Additionally, the CFPB found that a payday lender engaged in unfair acts or practices by assessing consumers a fee as a condition of paying or settling a delinquent loan when the underlying loan contract required the lender to pay that particular fee. The lender mischaracterized the fee as a court cost (which would have been paid by the borrower) or did not disclose it. According to the CFPB, a lack of monitoring and/or auditing of the lender’s collection practices caused the error. In response to this finding, the lender refunded the fee to affected consumers and made changes to its compliance management system.

Other Payday Lending Observations

Further, the CFPB found that payday lenders:

  • Violated Regulation Z by relying on employees to manually calculate APRs when the lender’s loan origination system was unavailable. The CFPB found that errors made in calculating the term of the loan, which resulted in misstated APRs, were caused by weaknesses in employee training.
  • Violated Regulation Z by charging a loan renewal fee to consumers who were refinancing delinquent loans and omitted such fee from the finance charge, resulting in inaccurate disclosure of the APR and finance charge. The CFPB found that a lack of detailed policies and procedures and training contributed to the Regulation Z violations. In response, the lender refunded the fee to the consumer explaining the reason for the refund and strengthened its policy and procedures and training program.
  • Violated record retention requirements of Regulation Z by failing to maintain evidence of compliance for two years. The CFPB found that the violation resulted in part from a lack of training and detailed policies and procedures on record retention.
  • Violated Regulation B by providing consumers with an adverse action notice that incorrectly stated the principal reason for taking an adverse action as a result of a coding error. In response, the lenders sent corrected adverse action notices to consumers and made changes to the system that generate the notices.

Student Loan Servicing

With a focus on unfair practices, the CFPB found that servicers engaged in an unfair act or practice caused by a data mapping errors during the transfer of private loans between servicing systems that resulted in inaccurate calculations of monthly payment amounts. As a result, borrowers may have made payments based on the inaccurate amounts, incurred late fees on such inaccurate amounts, or had inaccurate amounts debited from their account.

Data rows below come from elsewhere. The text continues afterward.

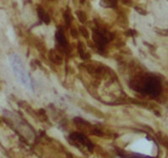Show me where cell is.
Returning a JSON list of instances; mask_svg holds the SVG:
<instances>
[{
    "instance_id": "obj_9",
    "label": "cell",
    "mask_w": 168,
    "mask_h": 158,
    "mask_svg": "<svg viewBox=\"0 0 168 158\" xmlns=\"http://www.w3.org/2000/svg\"><path fill=\"white\" fill-rule=\"evenodd\" d=\"M76 13V15H77V17L79 19V20H80L81 23H84L86 21V20H87V16H86V14L84 13V11H82V10H77L75 12Z\"/></svg>"
},
{
    "instance_id": "obj_3",
    "label": "cell",
    "mask_w": 168,
    "mask_h": 158,
    "mask_svg": "<svg viewBox=\"0 0 168 158\" xmlns=\"http://www.w3.org/2000/svg\"><path fill=\"white\" fill-rule=\"evenodd\" d=\"M69 141L77 148L87 150L89 151H91L94 147L91 141L86 136L80 133H72L69 136Z\"/></svg>"
},
{
    "instance_id": "obj_4",
    "label": "cell",
    "mask_w": 168,
    "mask_h": 158,
    "mask_svg": "<svg viewBox=\"0 0 168 158\" xmlns=\"http://www.w3.org/2000/svg\"><path fill=\"white\" fill-rule=\"evenodd\" d=\"M109 36H110L109 33L104 32L102 30H96V32H94L93 39H94L96 45L97 46L98 49L102 51L105 48V47L109 41Z\"/></svg>"
},
{
    "instance_id": "obj_11",
    "label": "cell",
    "mask_w": 168,
    "mask_h": 158,
    "mask_svg": "<svg viewBox=\"0 0 168 158\" xmlns=\"http://www.w3.org/2000/svg\"><path fill=\"white\" fill-rule=\"evenodd\" d=\"M64 20H65V21L68 25H70L71 20H72V15H71L70 12L67 11L64 13Z\"/></svg>"
},
{
    "instance_id": "obj_2",
    "label": "cell",
    "mask_w": 168,
    "mask_h": 158,
    "mask_svg": "<svg viewBox=\"0 0 168 158\" xmlns=\"http://www.w3.org/2000/svg\"><path fill=\"white\" fill-rule=\"evenodd\" d=\"M9 60L10 65H11V68L13 69L14 74L15 77L17 78L18 81L20 82V84L25 86L27 90H33L32 81H31L29 74H27L26 70L24 68L20 58L17 55L11 54L9 55Z\"/></svg>"
},
{
    "instance_id": "obj_1",
    "label": "cell",
    "mask_w": 168,
    "mask_h": 158,
    "mask_svg": "<svg viewBox=\"0 0 168 158\" xmlns=\"http://www.w3.org/2000/svg\"><path fill=\"white\" fill-rule=\"evenodd\" d=\"M132 87L134 90L152 96H159L161 91V85L159 80L151 75L143 77L141 80L134 81Z\"/></svg>"
},
{
    "instance_id": "obj_13",
    "label": "cell",
    "mask_w": 168,
    "mask_h": 158,
    "mask_svg": "<svg viewBox=\"0 0 168 158\" xmlns=\"http://www.w3.org/2000/svg\"><path fill=\"white\" fill-rule=\"evenodd\" d=\"M135 10L137 11V12H139V14H146V12L143 9H140V8H139V7H136L135 8Z\"/></svg>"
},
{
    "instance_id": "obj_6",
    "label": "cell",
    "mask_w": 168,
    "mask_h": 158,
    "mask_svg": "<svg viewBox=\"0 0 168 158\" xmlns=\"http://www.w3.org/2000/svg\"><path fill=\"white\" fill-rule=\"evenodd\" d=\"M56 39H57V41L59 43V45L66 47L67 45H68V42H67L65 36H64V33L63 32L61 29H59L58 32H56Z\"/></svg>"
},
{
    "instance_id": "obj_7",
    "label": "cell",
    "mask_w": 168,
    "mask_h": 158,
    "mask_svg": "<svg viewBox=\"0 0 168 158\" xmlns=\"http://www.w3.org/2000/svg\"><path fill=\"white\" fill-rule=\"evenodd\" d=\"M37 14H38V16L39 18L47 25H48L50 23V17H49L48 14L45 11L44 9L42 8H38L37 9Z\"/></svg>"
},
{
    "instance_id": "obj_12",
    "label": "cell",
    "mask_w": 168,
    "mask_h": 158,
    "mask_svg": "<svg viewBox=\"0 0 168 158\" xmlns=\"http://www.w3.org/2000/svg\"><path fill=\"white\" fill-rule=\"evenodd\" d=\"M70 33H71V36H73L74 38L78 37V32H77V30H76L75 28H72V29L70 30Z\"/></svg>"
},
{
    "instance_id": "obj_5",
    "label": "cell",
    "mask_w": 168,
    "mask_h": 158,
    "mask_svg": "<svg viewBox=\"0 0 168 158\" xmlns=\"http://www.w3.org/2000/svg\"><path fill=\"white\" fill-rule=\"evenodd\" d=\"M49 59L50 60H52L54 63H58V64H60V63H63V58L61 55L59 54L58 53V51H55V50H51L49 52Z\"/></svg>"
},
{
    "instance_id": "obj_8",
    "label": "cell",
    "mask_w": 168,
    "mask_h": 158,
    "mask_svg": "<svg viewBox=\"0 0 168 158\" xmlns=\"http://www.w3.org/2000/svg\"><path fill=\"white\" fill-rule=\"evenodd\" d=\"M78 51H79V53H80V57L83 59H87L90 57V55L86 53L84 44H83L82 42H80V43H79V45H78Z\"/></svg>"
},
{
    "instance_id": "obj_10",
    "label": "cell",
    "mask_w": 168,
    "mask_h": 158,
    "mask_svg": "<svg viewBox=\"0 0 168 158\" xmlns=\"http://www.w3.org/2000/svg\"><path fill=\"white\" fill-rule=\"evenodd\" d=\"M80 33L82 34V36H84V38H86V39L89 38V32L86 28L84 27V26H80Z\"/></svg>"
}]
</instances>
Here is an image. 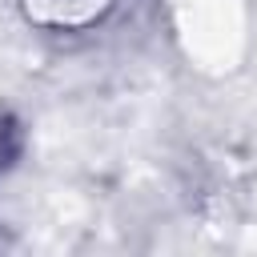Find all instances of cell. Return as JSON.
I'll return each instance as SVG.
<instances>
[{
	"instance_id": "6da1fadb",
	"label": "cell",
	"mask_w": 257,
	"mask_h": 257,
	"mask_svg": "<svg viewBox=\"0 0 257 257\" xmlns=\"http://www.w3.org/2000/svg\"><path fill=\"white\" fill-rule=\"evenodd\" d=\"M108 0H28L32 16L36 20H48V24H84L92 16H100Z\"/></svg>"
}]
</instances>
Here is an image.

In response to the examination findings, the CFPB required servicers to remediate affected consumers and implement new processes to eliminate data mapping errors.

 Takeaways

Highlighting debt collection, mortgage servicing, payday lending and student loan servicing, the Supervisory Observations in the Winter 2020 Supervisory Highlights showcase the importance of adequate policies and procedures, training, monitoring and auditing and system controls to avoid consumer harm and violation of consumer financial laws.  Although they cut across multiple industries, the CFPB’s findings highlight common themes – such as entities’ liability for violations that result from system errors or the assessment of unauthorized fees, and the need for careful monitoring in connection with servicing transfers.